The answer must consist of every line from the data that holds "debe".

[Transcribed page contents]
┄┄┄┄┄┄
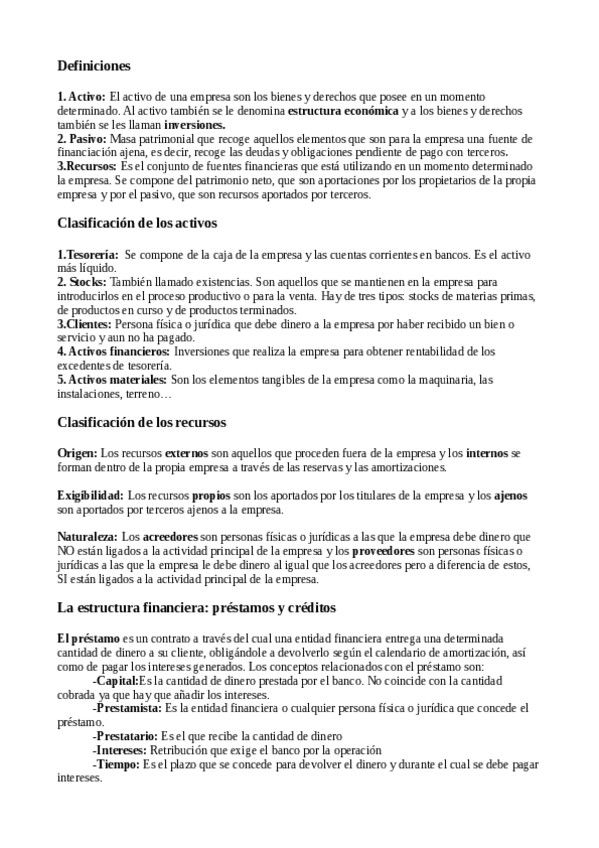 Definiciones

1. Activo: El activo de una empresa son los bienes y derechos que posee en un momento determinado. Al activo también se le denomina estructura económica y a los bienes y derechos también se les llaman inversiones.
2. Pasivo: Masa patrimonial que recoge aquellos elementos que son para la empresa una fuente de financiación ajena, es decir, recoge las deudas y obligaciones pendiente de pago con terceros.
3.Recursos: Es el conjunto de fuentes financieras que está utilizando en un momento determinado la empresa. Se compone del patrimonio neto, que son aportaciones por los propietarios de la propia empresa y por el pasivo, que son recursos aportados por terceros.

Clasificación de los activos

1.Tesorería: Se compone de la caja de la empresa y las cuentas corrientes en bancos. Es el activo más líquido.
2. Stocks: También llamado existencias. Son aquellos que se mantienen en la empresa para introducirlos en el proceso productivo o para la venta. Hay de tres tipos: stocks de materias primas, de productos en curso y de productos terminados.
3.Clientes: Persona física o jurídica que debe dinero a la empresa por haber recibido un bien o servicio y aun no ha pagado.
4. Activos financieros: Inversiones que realiza la empresa para obtener rentabilidad de los excedentes de tesorería.
5. Activos materiales: Son los elementos tangibles de la empresa como la maquinaria, las instalaciones, terreno…

Clasificación de los recursos

Origen: Los recursos externos son aquellos que proceden fuera de la empresa y los internos se forman dentro de la propia empresa a través de las reservas y las amortizaciones.

Exigibilidad: Los recursos propios son los aportados por los titulares de la empresa y los ajenos son aportados por terceros ajenos a la empresa.

Naturaleza: Los acreedores son personas físicas o jurídicas a las que la empresa debe dinero que NO están ligados a la actividad principal de la empresa y los proveedores son personas físicas o jurídicas a las que la empresa le debe dinero al igual que los acreedores pero a diferencia de estos, SI están ligados a la actividad principal de la empresa.

La estructura financiera: préstamos y créditos

El préstamo es un contrato a través del cual una entidad financiera entrega una determinada cantidad de dinero a su cliente, obligándole a devolverlo según el calendario de amortización, así como de pagar los intereses generados. Los conceptos relacionados con el préstamo son:
-Capital:Es la cantidad de dinero prestada por el banco. No coincide con la cantidad cobrada ya que hay que añadir los intereses.
-Prestamista: Es la entidad financiera o cualquier persona física o jurídica que concede el préstamo.
-Prestatario: Es el que recibe la cantidad de dinero
-Intereses: Retribución que exige el banco por la operación
-Tiempo: Es el plazo que se concede para devolver el dinero y durante el cual se debe pagar intereses.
┄┄┄┄┄┄
Result:
3.Clientes: Persona física o jurídica que debe dinero a la empresa por haber recibido un bien o servicio y aun no ha pagado.
Naturaleza: Los acreedores son personas físicas o jurídicas a las que la empresa debe dinero que NO están ligados a la actividad principal de la empresa y los proveedores son personas físicas o jurídicas a las que la empresa le debe dinero al igual que los acreedores pero a diferencia de estos, SI están ligados a la actividad principal de la empresa.
-Tiempo: Es el plazo que se concede para devolver el dinero y durante el cual se debe pagar intereses.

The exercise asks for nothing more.